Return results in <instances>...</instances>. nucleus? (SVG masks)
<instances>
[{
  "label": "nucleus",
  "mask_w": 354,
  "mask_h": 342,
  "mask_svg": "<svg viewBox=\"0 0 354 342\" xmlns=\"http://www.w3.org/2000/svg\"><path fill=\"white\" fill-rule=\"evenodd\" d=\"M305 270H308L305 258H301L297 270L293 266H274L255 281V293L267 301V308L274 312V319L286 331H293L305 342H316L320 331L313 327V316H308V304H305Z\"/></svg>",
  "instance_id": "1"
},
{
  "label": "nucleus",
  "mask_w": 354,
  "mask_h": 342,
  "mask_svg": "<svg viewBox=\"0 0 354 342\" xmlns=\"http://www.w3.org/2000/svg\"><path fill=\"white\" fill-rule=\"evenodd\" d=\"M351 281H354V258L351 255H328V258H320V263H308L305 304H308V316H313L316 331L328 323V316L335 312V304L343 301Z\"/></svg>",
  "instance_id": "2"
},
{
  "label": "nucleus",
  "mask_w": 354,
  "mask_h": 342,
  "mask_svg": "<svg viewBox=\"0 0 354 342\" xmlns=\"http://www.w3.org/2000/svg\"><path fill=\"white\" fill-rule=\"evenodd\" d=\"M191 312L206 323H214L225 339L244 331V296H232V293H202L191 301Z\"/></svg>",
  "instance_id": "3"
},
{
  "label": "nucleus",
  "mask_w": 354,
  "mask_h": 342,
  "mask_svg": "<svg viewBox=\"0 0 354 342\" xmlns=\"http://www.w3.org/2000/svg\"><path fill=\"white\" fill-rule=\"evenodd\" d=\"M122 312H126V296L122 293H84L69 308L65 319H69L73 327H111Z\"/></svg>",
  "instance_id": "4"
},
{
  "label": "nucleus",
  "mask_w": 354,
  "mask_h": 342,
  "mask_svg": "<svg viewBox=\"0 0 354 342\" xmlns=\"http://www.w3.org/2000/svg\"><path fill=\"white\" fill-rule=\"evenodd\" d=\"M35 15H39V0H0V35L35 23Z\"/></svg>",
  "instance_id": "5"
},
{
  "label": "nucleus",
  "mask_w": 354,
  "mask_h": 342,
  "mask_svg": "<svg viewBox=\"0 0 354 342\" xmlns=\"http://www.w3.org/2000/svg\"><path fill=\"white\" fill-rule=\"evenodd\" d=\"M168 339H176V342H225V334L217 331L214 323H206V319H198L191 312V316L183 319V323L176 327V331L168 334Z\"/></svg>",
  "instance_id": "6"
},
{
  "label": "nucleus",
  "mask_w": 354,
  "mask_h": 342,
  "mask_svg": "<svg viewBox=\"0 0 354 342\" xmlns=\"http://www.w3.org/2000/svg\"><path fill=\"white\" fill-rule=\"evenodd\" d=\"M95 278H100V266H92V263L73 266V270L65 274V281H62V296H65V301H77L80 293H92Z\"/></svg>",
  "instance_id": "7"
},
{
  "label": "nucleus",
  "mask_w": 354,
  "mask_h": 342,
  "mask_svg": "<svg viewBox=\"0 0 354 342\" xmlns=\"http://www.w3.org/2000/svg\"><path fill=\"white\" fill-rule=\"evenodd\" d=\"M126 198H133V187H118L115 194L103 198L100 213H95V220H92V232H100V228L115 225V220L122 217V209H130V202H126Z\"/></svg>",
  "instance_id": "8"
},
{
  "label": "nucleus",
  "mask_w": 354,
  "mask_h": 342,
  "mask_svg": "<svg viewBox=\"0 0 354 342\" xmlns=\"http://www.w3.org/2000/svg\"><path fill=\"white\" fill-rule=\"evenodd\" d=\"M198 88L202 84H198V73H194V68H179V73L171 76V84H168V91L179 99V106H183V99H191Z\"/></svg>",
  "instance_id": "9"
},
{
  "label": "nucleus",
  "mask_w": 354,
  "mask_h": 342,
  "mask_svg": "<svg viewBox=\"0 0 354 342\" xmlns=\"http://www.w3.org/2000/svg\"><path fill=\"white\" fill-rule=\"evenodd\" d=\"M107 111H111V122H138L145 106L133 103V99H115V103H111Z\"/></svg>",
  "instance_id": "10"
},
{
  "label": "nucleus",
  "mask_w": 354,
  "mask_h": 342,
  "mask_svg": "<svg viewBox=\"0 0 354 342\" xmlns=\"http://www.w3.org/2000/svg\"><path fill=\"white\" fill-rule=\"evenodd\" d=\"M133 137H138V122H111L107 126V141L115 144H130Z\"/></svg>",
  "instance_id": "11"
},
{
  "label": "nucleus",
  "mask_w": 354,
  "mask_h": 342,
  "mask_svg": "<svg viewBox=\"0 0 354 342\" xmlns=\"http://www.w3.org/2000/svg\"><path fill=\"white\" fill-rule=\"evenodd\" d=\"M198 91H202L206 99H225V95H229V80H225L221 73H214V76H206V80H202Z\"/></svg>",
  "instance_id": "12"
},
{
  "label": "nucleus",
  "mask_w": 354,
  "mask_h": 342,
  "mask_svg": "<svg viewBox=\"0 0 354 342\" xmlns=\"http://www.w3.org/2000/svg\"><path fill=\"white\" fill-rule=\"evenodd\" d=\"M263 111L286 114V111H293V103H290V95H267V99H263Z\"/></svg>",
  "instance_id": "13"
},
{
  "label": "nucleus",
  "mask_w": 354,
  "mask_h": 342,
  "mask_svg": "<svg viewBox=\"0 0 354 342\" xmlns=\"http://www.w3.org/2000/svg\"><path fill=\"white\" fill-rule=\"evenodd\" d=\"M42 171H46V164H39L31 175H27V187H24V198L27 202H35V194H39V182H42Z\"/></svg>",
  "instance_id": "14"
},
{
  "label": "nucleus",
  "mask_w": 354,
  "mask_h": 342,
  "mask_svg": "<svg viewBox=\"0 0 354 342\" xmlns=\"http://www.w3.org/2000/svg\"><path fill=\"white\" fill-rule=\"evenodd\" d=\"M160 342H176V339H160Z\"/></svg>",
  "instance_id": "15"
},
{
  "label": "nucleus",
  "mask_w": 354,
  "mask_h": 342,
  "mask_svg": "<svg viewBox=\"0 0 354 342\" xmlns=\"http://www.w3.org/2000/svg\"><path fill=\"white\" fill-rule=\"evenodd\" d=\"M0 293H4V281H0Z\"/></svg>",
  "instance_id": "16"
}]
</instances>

──────────

Task: How many lines in the rows above contain the string "instances"? Case counts. Reply with the number alone.

Reply: 3